Challenge: Extract, verbatim, all lines starting at the one containing "Which is located at" and ending with the final line of the listing, and no others.
***** Material for the task *****
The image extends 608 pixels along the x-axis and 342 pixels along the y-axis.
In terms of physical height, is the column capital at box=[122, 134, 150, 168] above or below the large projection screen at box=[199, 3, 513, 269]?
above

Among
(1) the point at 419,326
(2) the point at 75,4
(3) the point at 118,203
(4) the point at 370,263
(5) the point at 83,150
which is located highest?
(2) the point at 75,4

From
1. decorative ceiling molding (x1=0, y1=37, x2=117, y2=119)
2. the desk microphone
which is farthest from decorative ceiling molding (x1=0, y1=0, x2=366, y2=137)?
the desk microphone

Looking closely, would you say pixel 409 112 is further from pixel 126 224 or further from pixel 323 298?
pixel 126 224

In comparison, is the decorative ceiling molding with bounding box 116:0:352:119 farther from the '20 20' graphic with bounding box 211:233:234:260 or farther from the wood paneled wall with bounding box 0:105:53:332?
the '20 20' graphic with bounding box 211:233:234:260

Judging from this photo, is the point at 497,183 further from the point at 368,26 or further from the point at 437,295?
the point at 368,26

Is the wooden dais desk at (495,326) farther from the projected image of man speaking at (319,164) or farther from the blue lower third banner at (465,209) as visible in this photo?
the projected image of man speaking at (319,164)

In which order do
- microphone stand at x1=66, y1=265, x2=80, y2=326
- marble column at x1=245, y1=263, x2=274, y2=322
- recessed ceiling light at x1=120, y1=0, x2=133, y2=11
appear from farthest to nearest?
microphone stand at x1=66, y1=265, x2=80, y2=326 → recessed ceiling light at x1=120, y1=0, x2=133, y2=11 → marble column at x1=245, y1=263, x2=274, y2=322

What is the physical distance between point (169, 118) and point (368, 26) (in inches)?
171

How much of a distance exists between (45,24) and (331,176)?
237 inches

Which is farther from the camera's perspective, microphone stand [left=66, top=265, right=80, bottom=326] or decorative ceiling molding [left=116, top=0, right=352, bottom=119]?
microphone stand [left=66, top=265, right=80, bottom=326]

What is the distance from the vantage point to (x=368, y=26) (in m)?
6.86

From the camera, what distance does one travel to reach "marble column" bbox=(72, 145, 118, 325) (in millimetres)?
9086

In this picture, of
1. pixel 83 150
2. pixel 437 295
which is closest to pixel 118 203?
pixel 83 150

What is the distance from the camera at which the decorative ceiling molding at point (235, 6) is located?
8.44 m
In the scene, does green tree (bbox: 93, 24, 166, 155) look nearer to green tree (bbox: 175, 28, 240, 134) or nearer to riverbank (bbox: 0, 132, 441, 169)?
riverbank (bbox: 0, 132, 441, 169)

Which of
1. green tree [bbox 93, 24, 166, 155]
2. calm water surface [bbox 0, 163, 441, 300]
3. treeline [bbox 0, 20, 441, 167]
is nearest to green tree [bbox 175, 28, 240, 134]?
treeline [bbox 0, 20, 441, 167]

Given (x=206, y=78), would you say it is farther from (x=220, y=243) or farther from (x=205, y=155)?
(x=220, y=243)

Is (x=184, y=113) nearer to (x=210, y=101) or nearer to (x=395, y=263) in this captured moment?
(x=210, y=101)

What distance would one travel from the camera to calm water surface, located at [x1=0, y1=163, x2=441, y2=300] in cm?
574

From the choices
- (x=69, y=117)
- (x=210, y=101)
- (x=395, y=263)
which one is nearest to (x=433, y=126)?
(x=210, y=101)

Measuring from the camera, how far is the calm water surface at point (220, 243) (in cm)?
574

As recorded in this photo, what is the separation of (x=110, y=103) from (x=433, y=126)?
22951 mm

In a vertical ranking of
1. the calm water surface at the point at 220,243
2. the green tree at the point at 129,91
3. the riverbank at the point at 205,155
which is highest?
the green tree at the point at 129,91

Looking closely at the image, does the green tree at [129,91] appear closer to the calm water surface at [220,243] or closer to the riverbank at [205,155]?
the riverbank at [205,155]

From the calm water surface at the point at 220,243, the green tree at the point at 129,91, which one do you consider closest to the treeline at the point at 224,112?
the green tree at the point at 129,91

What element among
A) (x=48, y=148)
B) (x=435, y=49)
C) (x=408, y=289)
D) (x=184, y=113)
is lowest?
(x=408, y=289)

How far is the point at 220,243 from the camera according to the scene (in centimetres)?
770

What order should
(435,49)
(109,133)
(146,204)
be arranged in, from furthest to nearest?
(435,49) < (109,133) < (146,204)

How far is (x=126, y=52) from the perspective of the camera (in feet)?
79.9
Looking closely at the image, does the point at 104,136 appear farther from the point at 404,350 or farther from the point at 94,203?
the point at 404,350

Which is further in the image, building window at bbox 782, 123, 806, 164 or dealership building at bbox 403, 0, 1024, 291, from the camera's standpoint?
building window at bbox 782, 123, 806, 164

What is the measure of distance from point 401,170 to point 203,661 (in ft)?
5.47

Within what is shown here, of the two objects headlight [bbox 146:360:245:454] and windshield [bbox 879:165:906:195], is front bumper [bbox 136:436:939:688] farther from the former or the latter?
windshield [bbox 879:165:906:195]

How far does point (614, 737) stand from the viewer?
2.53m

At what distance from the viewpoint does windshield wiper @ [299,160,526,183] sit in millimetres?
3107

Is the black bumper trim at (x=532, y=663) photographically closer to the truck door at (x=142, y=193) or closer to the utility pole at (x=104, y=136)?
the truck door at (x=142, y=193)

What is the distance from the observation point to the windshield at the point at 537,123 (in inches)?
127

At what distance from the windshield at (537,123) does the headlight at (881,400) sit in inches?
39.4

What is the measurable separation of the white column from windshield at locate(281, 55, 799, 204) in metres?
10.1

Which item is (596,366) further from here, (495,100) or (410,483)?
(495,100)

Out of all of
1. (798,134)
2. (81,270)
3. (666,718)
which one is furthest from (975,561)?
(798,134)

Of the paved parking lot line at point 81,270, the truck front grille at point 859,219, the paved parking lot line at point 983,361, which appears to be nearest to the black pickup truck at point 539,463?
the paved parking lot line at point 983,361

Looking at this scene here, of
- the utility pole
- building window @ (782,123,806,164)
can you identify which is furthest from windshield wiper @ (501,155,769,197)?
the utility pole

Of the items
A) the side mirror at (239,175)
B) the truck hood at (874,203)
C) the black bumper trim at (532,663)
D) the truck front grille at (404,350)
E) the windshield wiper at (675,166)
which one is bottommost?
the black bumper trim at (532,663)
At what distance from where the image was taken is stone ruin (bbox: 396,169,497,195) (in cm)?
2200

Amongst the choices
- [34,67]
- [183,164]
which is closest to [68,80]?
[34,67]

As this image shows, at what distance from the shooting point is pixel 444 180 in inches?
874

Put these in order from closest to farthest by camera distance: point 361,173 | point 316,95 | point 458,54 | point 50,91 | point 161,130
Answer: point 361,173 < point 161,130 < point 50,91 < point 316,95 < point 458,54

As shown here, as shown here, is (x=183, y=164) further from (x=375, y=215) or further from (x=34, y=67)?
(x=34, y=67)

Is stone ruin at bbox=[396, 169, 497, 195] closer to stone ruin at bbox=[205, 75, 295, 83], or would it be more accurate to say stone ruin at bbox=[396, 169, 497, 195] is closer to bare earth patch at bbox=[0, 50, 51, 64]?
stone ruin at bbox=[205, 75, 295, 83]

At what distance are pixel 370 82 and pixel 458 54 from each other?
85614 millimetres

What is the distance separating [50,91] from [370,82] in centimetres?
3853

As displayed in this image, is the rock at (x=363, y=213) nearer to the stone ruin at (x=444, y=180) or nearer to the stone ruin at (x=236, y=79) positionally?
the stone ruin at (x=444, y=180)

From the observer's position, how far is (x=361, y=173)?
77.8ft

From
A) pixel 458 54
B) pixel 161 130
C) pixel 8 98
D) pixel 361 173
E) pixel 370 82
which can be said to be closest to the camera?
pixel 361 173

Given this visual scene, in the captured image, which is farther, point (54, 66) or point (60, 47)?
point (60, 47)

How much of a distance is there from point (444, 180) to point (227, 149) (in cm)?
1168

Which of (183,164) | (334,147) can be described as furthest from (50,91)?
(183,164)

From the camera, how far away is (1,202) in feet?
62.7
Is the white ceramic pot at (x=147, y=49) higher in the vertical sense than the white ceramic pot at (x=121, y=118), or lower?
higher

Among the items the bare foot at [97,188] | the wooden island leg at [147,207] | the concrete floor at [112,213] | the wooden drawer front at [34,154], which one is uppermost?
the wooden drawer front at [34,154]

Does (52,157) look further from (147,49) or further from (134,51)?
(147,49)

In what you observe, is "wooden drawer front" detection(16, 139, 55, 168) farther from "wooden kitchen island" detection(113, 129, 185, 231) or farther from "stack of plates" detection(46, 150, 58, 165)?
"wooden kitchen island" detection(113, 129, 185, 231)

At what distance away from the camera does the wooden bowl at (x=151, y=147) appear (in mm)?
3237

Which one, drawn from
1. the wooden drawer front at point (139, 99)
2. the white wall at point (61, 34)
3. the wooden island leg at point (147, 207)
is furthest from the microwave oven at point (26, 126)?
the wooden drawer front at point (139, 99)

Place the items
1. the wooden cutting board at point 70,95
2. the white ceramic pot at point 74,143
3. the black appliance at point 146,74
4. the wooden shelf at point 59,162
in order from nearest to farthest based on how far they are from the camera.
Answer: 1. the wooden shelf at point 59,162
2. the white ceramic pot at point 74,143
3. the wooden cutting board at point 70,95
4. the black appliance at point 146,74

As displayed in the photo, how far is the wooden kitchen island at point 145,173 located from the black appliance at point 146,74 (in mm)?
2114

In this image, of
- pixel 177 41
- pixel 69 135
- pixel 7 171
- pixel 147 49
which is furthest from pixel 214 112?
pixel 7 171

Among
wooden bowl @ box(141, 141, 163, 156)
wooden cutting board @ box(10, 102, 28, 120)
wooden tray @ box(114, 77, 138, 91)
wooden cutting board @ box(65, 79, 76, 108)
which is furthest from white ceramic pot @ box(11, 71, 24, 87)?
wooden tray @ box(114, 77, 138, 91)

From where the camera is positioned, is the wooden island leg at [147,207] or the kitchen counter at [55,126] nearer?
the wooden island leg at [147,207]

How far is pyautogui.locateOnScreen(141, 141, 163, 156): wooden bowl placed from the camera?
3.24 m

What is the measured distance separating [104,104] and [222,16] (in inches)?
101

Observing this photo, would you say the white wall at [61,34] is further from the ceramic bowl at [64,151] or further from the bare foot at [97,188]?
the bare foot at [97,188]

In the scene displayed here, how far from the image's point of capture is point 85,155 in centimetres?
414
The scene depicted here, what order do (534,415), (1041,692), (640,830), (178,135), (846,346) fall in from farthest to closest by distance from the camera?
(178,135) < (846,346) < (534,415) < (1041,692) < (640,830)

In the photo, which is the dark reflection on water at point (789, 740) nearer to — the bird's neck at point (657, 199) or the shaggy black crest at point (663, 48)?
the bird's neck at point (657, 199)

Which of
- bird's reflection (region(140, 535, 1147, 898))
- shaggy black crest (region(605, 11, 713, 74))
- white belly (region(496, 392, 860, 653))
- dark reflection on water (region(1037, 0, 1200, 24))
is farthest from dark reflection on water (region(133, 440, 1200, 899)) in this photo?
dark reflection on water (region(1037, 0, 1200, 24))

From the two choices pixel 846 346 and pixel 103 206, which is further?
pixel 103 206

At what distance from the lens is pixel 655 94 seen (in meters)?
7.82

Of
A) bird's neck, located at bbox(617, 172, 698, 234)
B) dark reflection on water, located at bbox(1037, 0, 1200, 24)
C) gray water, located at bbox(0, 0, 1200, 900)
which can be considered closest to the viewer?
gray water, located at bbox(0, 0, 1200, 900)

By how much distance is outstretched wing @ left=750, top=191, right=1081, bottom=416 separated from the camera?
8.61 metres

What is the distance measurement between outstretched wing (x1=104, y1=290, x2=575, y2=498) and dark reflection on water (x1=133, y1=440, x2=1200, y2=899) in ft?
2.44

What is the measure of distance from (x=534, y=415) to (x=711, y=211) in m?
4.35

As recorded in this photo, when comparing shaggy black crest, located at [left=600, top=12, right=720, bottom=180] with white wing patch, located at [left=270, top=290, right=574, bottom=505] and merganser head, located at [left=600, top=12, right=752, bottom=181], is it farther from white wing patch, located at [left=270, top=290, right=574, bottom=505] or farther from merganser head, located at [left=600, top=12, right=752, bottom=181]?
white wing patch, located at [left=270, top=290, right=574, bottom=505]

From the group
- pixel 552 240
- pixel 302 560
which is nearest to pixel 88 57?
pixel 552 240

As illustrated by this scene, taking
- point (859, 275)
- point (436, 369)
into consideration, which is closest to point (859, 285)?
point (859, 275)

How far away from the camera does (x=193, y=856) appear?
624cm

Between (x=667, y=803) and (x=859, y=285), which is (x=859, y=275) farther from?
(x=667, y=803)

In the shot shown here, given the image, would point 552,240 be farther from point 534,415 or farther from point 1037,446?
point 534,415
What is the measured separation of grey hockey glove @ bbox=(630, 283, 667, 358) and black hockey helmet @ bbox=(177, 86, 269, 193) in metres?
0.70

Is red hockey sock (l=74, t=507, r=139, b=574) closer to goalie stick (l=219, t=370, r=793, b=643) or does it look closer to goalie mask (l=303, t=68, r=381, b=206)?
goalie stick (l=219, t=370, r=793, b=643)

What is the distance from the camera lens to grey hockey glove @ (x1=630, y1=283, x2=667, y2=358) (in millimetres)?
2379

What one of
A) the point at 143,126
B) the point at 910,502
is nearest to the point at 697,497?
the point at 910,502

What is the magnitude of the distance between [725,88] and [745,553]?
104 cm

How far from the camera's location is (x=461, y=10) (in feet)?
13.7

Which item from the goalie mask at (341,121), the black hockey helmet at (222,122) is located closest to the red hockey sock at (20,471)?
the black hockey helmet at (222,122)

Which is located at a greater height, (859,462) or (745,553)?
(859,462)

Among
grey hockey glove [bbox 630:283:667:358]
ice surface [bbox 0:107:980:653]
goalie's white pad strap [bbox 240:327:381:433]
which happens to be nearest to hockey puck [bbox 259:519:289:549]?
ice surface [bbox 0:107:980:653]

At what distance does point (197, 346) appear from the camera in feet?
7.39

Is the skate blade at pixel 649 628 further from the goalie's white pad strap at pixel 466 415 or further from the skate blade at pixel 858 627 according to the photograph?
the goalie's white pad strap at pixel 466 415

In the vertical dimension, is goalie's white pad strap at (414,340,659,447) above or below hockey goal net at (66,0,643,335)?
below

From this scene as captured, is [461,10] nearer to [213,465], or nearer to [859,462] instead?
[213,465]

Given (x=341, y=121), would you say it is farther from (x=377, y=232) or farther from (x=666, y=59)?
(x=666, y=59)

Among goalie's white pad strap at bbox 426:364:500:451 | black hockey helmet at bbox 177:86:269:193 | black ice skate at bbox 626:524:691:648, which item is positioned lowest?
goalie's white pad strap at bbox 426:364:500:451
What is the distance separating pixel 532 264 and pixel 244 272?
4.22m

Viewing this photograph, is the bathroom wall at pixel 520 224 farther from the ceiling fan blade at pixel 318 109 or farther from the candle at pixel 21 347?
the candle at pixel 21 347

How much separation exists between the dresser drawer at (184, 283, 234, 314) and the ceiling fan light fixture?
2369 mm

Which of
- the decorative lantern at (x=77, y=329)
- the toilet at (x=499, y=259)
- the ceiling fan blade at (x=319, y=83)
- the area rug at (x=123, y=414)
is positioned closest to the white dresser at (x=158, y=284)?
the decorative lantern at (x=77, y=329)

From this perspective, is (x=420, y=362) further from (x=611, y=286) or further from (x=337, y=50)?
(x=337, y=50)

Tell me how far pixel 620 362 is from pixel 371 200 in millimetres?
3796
*****
Answer for the task:
Which is located at a greater height, (859,462) or (745,553)?
(859,462)

Among
grey hockey glove [bbox 630:283:667:358]
ice surface [bbox 0:107:980:653]
goalie's white pad strap [bbox 240:327:381:433]
which happens to be nearest to hockey puck [bbox 259:519:289:549]?
ice surface [bbox 0:107:980:653]

At what distance does point (197, 346) appear from the camera in feet?
7.39

Is the skate blade at pixel 649 628 further from the goalie's white pad strap at pixel 466 415 or further from the skate blade at pixel 858 627 according to the photograph?
the goalie's white pad strap at pixel 466 415

In the vertical dimension, is goalie's white pad strap at (414,340,659,447) above or below hockey goal net at (66,0,643,335)?
below

From this scene as captured, is [461,10] nearer to [213,465], or nearer to [859,462] instead?
[213,465]

Given (x=341, y=121), would you say it is farther from (x=377, y=232) or farther from (x=666, y=59)?
(x=666, y=59)

Among goalie's white pad strap at bbox 426:364:500:451 | black hockey helmet at bbox 177:86:269:193 | black ice skate at bbox 626:524:691:648, which item is positioned lowest?
goalie's white pad strap at bbox 426:364:500:451
What is the distance separating pixel 532 264 and pixel 244 272?
4.22m

Viewing this photograph, is the bathroom wall at pixel 520 224 farther from the ceiling fan blade at pixel 318 109 or farther from the candle at pixel 21 347?
the candle at pixel 21 347

How much separation exists between the dresser drawer at (184, 283, 234, 314) and the ceiling fan light fixture?
2369 mm

Which of
- the decorative lantern at (x=77, y=329)
- the toilet at (x=499, y=259)
- the ceiling fan blade at (x=319, y=83)
- the area rug at (x=123, y=414)
is positioned closest to the white dresser at (x=158, y=284)?
the decorative lantern at (x=77, y=329)

From this perspective, is (x=420, y=362) further from (x=611, y=286) or further from (x=337, y=50)?
(x=337, y=50)

Tell me how far pixel 620 362 is from pixel 371 200 in millimetres?
3796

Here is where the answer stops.